In the wake of the Pittsburgh Steelers' dominant 25-17 victory over the New England Patriots, we've already discussed quarterback Ben Roethlisberger's share-the-wealth approach to dissecting the New England defense, as well as Pittsburgh's long-overdue switch to man coverage—a tactic that flustered Tom Brady, Wes Welker, and the rest of the Patriots passing attack.
But now it's time to sing the praises of Pittsburgh's offensive line, an oft-maligned unit that I called the worst in football just a few weeks ago. I still stand by that diagnosis, and I definitely expect Pittsburgh to spend a first- or second-round pick on some kind of offensive lineman in next year's draft—but the Steelers have really coached this unit up and managed to post some respectable offensive numbers, in spite of their marginal talent up front.
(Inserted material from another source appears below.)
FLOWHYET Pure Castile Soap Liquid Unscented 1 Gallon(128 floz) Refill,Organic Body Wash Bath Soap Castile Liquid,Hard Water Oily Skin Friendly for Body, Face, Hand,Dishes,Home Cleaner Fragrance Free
The Patriots tilt was the first game this season where the unit started the same five guys up front as the previous week, which obviously speaks to the rash of injuries that has plagued the offensive line. If you look at the box score, you'll see the five New England sacks and assume that the Pittsburgh blockers had a pretty average game by their standards—that is, a bad one.
But the pass protection Roethlisberger enjoyed was actually pretty incredible the whole game. New England has been lacking an intimidating pass rush for a few seasons now (and that weakness has perhaps been exacerbated by their switch to a 4-3 scheme), but for the most part, Roethlisberger had clean, crisp pockets to step up into, despite getting dropped a handful of times. Most of these sacks were a result of him holding onto longer than any quarterback should. (That's not a knock on Roethlisberger, who played out of his mind yesterday; he was just doing what he always does, for better or for worse.)
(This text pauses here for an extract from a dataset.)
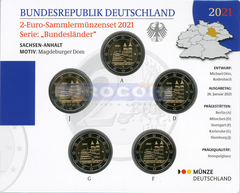 Германия 2 евро 2021 Саксония-Анхальт (A,D,F,G,J) BU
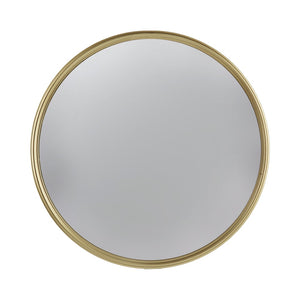 English Elm D15" Gold Iron Frame Convex Round Wall Mirror Sculptural Accent for Any Room W2078126760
So give credit to the quarterback and the pass-catchers who shredded their opposition, as well as the defense that held Brady to under 200 yards, which essentially never happens.
But remember that Pittsburgh's game plan of basically out-Patriotsing the Patriots—controlling the clock with short timing routes from multiple-receiver sets and posting a 5:2 pass-to-run ratio—was only possible because the big boys up front were up to the task of keeping Roethlisberger upright and looking downfield.